WHAT IS EXPECTED: Can you update the entries from the line containing "How far does" through the line containing "Result: point 12,87" so that "camera" becomes "lens", with everything else left as it is? Return only those lines.
========================================
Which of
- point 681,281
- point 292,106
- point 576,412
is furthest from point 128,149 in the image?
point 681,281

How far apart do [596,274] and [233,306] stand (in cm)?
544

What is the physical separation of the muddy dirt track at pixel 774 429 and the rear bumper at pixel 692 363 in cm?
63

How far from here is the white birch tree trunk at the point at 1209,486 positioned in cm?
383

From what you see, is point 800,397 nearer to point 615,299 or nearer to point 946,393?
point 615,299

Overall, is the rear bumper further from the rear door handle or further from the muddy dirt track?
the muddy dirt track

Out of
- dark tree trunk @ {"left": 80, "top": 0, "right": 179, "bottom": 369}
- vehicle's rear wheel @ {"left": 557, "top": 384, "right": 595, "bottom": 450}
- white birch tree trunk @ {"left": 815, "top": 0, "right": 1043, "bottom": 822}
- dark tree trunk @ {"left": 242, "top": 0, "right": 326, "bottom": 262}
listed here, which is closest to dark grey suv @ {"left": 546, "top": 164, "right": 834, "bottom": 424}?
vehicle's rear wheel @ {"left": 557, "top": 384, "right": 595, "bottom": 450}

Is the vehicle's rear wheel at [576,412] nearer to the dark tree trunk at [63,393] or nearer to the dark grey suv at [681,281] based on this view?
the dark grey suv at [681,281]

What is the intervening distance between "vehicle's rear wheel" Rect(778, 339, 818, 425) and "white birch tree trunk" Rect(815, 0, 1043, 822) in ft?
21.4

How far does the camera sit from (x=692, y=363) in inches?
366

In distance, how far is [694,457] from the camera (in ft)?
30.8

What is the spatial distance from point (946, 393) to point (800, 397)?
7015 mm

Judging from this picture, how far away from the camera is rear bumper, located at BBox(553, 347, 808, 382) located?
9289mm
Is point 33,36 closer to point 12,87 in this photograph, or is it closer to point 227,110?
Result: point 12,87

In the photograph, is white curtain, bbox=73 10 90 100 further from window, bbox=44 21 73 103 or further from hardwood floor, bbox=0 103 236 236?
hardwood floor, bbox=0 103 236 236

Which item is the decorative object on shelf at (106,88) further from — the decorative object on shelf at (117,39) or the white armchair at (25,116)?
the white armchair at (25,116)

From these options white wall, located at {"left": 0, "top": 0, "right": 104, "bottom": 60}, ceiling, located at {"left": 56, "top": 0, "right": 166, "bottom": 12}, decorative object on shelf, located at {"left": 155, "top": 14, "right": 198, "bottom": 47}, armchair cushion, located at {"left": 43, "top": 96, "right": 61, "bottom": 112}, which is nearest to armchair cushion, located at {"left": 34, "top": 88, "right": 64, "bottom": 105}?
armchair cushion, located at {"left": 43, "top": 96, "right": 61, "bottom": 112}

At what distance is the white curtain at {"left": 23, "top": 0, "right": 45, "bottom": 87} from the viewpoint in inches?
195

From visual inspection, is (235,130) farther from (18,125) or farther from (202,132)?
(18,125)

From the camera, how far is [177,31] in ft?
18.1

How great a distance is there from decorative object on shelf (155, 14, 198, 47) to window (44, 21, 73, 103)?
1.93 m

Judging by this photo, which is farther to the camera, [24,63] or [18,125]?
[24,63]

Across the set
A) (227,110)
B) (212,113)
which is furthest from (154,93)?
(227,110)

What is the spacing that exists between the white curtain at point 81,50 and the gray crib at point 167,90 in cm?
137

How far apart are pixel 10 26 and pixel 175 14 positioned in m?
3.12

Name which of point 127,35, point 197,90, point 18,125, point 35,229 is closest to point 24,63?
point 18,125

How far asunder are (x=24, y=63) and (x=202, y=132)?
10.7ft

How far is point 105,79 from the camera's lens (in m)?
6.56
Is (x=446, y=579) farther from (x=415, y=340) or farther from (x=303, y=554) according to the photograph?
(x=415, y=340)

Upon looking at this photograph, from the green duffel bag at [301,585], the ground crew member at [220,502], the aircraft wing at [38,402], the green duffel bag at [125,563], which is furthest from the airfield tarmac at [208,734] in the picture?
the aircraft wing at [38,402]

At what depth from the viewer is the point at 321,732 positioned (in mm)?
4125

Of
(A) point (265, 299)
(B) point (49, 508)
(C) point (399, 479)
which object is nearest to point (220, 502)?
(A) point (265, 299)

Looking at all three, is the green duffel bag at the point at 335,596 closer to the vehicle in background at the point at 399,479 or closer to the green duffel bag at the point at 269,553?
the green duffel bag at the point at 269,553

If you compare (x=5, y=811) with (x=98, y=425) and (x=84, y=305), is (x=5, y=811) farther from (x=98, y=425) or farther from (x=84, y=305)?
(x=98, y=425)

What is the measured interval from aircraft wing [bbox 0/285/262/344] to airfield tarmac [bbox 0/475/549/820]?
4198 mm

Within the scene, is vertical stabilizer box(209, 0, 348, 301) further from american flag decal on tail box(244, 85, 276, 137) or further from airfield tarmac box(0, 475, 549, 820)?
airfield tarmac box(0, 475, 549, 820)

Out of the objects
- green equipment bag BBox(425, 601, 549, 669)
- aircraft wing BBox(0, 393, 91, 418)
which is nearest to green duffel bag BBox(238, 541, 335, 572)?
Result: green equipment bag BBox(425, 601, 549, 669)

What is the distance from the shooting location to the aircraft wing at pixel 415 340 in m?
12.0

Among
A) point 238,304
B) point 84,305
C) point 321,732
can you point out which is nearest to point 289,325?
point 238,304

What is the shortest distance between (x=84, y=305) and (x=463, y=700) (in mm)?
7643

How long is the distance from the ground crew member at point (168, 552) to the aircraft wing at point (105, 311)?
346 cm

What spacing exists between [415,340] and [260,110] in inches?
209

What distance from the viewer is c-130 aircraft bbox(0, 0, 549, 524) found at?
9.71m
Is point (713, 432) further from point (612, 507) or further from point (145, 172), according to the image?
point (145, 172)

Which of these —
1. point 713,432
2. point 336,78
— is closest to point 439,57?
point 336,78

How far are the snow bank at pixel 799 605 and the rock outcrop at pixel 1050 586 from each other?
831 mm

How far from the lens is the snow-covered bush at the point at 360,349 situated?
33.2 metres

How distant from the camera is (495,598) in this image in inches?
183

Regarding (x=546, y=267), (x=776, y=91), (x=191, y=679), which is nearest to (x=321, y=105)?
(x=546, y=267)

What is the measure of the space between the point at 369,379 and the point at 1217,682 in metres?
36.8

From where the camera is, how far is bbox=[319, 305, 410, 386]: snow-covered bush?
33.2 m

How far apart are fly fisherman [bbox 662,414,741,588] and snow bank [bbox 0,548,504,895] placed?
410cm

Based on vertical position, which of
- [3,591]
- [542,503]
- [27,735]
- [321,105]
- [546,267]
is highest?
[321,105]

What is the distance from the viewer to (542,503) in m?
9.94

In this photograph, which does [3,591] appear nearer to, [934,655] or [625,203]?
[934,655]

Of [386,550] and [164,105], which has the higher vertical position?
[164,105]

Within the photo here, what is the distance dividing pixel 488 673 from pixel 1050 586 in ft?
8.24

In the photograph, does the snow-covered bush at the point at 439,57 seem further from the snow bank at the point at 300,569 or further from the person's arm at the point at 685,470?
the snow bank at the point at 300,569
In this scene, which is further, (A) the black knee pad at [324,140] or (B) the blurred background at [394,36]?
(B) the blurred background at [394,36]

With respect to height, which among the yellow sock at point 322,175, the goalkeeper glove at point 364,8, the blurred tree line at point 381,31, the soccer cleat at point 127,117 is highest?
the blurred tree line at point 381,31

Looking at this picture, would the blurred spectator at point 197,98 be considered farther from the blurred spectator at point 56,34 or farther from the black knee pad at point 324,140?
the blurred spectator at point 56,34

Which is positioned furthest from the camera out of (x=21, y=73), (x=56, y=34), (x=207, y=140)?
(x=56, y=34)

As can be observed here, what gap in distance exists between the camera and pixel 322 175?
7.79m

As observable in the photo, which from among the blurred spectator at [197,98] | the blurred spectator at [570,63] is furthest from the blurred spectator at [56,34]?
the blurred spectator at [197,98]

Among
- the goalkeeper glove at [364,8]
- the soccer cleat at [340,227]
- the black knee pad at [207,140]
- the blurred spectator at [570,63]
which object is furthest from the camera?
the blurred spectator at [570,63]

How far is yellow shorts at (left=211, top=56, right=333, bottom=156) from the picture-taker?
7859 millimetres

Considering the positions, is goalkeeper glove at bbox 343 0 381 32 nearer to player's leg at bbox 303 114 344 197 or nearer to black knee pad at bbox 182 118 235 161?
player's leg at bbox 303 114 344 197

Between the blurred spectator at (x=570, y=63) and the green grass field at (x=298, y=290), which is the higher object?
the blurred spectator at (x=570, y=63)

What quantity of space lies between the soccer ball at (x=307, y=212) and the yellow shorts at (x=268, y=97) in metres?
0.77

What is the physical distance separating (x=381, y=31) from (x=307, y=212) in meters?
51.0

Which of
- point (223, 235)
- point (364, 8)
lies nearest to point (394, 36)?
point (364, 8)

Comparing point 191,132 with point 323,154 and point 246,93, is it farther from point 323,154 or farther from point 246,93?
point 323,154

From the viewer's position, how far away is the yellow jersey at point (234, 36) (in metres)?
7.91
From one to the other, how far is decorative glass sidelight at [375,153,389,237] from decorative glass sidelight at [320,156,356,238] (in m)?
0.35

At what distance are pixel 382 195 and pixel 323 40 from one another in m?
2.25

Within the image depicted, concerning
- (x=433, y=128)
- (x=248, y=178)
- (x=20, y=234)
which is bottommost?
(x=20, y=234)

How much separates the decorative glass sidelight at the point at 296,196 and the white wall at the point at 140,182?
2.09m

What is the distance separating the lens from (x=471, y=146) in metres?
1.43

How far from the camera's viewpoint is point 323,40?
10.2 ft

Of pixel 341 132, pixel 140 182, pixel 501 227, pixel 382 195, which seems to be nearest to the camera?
========================================
SOLUTION TO THIS TASK:
How far does the lens sit from (x=692, y=363) in inches?
366

In distance, how far is [694,457] from the lens (in ft)?
30.8

What is the spatial distance from point (946, 393) to point (800, 397)?
7015 mm

Judging from this picture, how far away from the lens is rear bumper, located at BBox(553, 347, 808, 382) located?
9289mm
Is point 33,36 closer to point 12,87 in this photograph, or is it closer to point 227,110?
Result: point 12,87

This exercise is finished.